In the first three years of the Physician Group Practice (PGP) demonstration, the 10 large practices involved in the project increased their quality scores an average of 10 percentage points on diabetes measures, 11 points on congestive heart failure measures, six points on coronary artery disease measures, 10 points on cancer screening measures and one point on hypertension measures. All of the practices reached benchmark performance on at least 28 of the 32 measures.
In the first year of the three-year Medicare Care Management Performance (MCMP) demonstration, more than 560 of the 610 small and solo physician practices in the demonstration will be rewarded for their performance on 26 quality measures. The average incentive payment per practice is $14,000 (out of a possible bonus of $50,000 per practice), although some practices will receive as much as $62,500 if they qualify for an additional 25 percent bonus for using an electronic health record (EHR) certified by the Certification Commission for Health Information Technology.

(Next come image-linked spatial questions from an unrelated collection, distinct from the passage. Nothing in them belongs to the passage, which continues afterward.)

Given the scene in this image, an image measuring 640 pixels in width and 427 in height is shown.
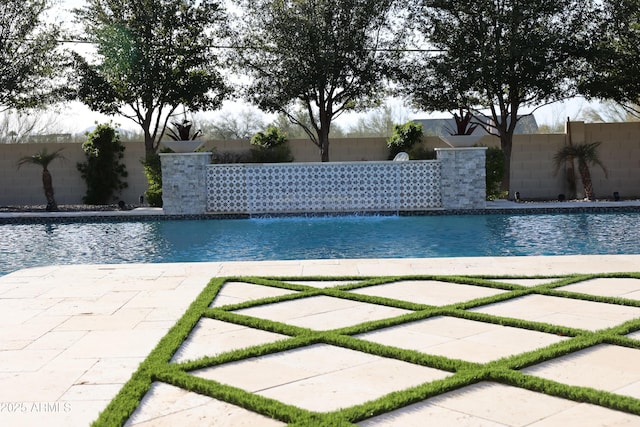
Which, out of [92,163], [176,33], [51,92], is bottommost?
[92,163]

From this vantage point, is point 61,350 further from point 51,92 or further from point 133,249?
point 51,92

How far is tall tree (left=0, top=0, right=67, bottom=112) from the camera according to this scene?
16078 millimetres

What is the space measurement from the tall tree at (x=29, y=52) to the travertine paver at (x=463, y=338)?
45.8ft

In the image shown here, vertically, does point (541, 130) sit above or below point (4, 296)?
above

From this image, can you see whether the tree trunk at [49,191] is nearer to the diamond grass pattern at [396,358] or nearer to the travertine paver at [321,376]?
the diamond grass pattern at [396,358]

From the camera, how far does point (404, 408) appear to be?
2900 mm

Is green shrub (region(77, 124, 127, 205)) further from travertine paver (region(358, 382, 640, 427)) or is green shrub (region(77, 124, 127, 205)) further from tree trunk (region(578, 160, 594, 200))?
travertine paver (region(358, 382, 640, 427))

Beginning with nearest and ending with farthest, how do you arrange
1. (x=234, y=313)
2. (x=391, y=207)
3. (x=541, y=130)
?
1. (x=234, y=313)
2. (x=391, y=207)
3. (x=541, y=130)

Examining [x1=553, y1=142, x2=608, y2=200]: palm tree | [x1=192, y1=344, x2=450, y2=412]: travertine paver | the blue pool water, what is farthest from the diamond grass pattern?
[x1=553, y1=142, x2=608, y2=200]: palm tree

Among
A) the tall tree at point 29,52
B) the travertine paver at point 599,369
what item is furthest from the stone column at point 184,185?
the travertine paver at point 599,369

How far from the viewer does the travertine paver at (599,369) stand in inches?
123

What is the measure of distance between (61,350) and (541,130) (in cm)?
2597

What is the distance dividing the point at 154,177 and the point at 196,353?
11.8 meters

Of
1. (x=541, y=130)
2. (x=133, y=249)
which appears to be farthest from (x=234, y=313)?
(x=541, y=130)
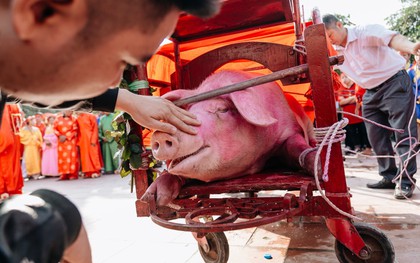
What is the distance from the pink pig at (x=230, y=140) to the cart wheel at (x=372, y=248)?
0.41 meters

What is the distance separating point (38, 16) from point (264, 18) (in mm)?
2271

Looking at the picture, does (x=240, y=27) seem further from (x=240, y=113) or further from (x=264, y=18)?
(x=240, y=113)

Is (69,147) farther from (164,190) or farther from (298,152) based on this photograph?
(298,152)

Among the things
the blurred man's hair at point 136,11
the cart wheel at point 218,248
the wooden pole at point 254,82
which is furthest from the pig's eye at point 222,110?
the blurred man's hair at point 136,11

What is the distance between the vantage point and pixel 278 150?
6.90 ft

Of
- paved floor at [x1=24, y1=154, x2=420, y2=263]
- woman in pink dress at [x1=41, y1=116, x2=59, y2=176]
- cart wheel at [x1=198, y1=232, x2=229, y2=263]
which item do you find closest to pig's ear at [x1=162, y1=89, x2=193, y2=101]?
cart wheel at [x1=198, y1=232, x2=229, y2=263]

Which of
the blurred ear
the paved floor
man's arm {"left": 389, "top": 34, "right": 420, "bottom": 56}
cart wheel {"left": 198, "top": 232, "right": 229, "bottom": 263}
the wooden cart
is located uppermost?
man's arm {"left": 389, "top": 34, "right": 420, "bottom": 56}

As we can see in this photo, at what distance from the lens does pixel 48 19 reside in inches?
21.9

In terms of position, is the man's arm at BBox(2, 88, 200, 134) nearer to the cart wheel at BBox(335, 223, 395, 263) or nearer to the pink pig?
the pink pig

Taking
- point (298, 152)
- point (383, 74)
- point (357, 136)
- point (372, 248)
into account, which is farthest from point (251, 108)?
point (357, 136)

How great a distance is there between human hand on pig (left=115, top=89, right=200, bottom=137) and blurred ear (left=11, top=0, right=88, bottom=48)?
3.23ft

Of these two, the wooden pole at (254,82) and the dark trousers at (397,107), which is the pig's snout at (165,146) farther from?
the dark trousers at (397,107)

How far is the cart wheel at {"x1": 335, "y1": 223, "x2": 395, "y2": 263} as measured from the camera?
1727 mm

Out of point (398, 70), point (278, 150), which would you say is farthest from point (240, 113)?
point (398, 70)
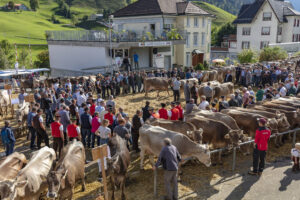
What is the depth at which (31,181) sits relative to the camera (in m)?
7.26

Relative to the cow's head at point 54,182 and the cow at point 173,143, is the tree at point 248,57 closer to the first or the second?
the cow at point 173,143

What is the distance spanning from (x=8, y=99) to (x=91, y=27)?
356ft

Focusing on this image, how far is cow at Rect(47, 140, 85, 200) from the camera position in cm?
666

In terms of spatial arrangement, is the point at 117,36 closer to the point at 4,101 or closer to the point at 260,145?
the point at 4,101

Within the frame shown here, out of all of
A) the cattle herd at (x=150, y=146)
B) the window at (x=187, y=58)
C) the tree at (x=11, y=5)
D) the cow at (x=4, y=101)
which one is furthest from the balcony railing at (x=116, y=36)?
the tree at (x=11, y=5)

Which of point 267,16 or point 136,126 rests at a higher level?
point 267,16

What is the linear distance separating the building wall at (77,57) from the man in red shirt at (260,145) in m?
20.5

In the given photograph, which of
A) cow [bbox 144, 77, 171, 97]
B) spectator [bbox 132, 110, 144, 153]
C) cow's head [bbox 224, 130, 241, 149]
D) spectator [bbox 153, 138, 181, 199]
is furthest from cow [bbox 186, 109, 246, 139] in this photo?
cow [bbox 144, 77, 171, 97]

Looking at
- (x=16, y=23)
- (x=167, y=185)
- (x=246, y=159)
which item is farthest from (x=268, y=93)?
(x=16, y=23)

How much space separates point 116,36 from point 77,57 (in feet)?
20.9

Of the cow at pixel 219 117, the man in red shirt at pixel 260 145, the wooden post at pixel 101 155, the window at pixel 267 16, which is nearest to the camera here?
the wooden post at pixel 101 155

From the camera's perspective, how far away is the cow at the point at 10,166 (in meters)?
7.66

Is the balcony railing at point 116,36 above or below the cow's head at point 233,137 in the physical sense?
above

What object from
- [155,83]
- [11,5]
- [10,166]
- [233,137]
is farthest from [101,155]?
[11,5]
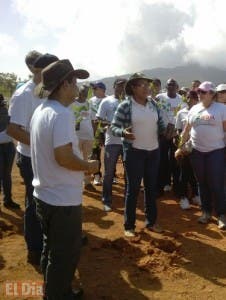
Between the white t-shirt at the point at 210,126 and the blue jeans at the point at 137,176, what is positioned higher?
the white t-shirt at the point at 210,126

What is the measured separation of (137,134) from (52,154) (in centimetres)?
246

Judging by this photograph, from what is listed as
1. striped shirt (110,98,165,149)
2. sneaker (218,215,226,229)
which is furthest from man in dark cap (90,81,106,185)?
sneaker (218,215,226,229)

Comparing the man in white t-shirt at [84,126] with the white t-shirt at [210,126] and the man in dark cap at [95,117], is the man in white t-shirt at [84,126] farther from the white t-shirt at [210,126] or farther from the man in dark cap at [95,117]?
the white t-shirt at [210,126]

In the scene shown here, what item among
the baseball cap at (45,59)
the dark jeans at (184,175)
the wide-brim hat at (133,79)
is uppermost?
the baseball cap at (45,59)

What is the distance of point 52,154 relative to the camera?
3.18m

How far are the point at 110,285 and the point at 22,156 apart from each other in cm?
162

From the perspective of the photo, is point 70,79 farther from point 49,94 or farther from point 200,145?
point 200,145

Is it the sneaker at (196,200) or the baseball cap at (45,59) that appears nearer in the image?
the baseball cap at (45,59)

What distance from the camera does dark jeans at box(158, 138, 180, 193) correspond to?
7883 millimetres

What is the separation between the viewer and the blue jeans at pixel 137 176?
218 inches

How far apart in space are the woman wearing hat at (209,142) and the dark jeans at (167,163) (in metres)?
1.59

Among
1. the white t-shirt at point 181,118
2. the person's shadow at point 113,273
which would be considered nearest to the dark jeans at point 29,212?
the person's shadow at point 113,273

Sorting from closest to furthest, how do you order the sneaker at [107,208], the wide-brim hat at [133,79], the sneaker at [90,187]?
the wide-brim hat at [133,79]
the sneaker at [107,208]
the sneaker at [90,187]

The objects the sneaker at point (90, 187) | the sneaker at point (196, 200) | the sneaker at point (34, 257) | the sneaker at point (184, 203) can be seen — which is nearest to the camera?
the sneaker at point (34, 257)
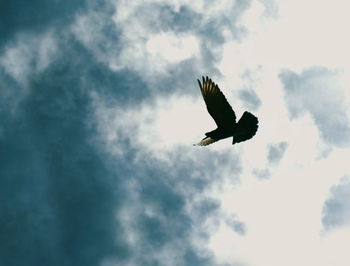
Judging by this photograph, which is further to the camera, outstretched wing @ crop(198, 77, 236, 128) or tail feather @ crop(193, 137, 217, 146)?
tail feather @ crop(193, 137, 217, 146)

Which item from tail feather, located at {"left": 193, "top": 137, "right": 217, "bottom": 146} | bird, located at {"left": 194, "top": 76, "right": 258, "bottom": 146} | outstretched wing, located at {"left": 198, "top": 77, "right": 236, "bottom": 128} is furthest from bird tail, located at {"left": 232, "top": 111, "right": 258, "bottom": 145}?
tail feather, located at {"left": 193, "top": 137, "right": 217, "bottom": 146}

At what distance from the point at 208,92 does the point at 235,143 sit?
2.35m

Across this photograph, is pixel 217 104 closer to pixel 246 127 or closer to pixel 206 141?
pixel 246 127

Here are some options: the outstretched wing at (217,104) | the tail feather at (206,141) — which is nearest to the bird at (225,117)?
the outstretched wing at (217,104)

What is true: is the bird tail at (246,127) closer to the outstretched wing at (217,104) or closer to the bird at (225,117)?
the bird at (225,117)

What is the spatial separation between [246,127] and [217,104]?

The Hospital Quality Incentive Demonstration (HQID) began in 2003 with hospitals in 38 states. Participating hospitals raised their overall quality scores by an average of 17 percentage points over four years. This number is based on 30 nationally standardized measures for heart attack, coronary by pass graft, heart failure, pneumonia, and hip and knee replacements. For year four of this demonstration, CMS is awarding a total of $12 million to 225 hospitals for their achievements and has shelled out more than $36.6 million during the course of this demonstration alone.
Words of caution
Mathematica Policy Research, Inc., has been contracted to independently evaluate the MCMP project for CMS. In their first report, issued March 4, 2009, the researchers noted that although demonstration practices reported greater awareness of care or documentation gaps, "At the same time, the data submission effort was labor-intensive, according to many visited practices; five had calculated that the cost of their effort was greater than the incentive payment they received for reporting the quality measures. Several were unsure if they would submit data in the coming year, because they were uncertain whether the potential reward was worth the effort. Half of these tentative practices consisted of solo practitioners. Many practices with EHRs felt frustration as their EHRs did not facilitate submission very well, due to system limitations, variations in use within the practice, or both." Mathematica's final report is due in 2011.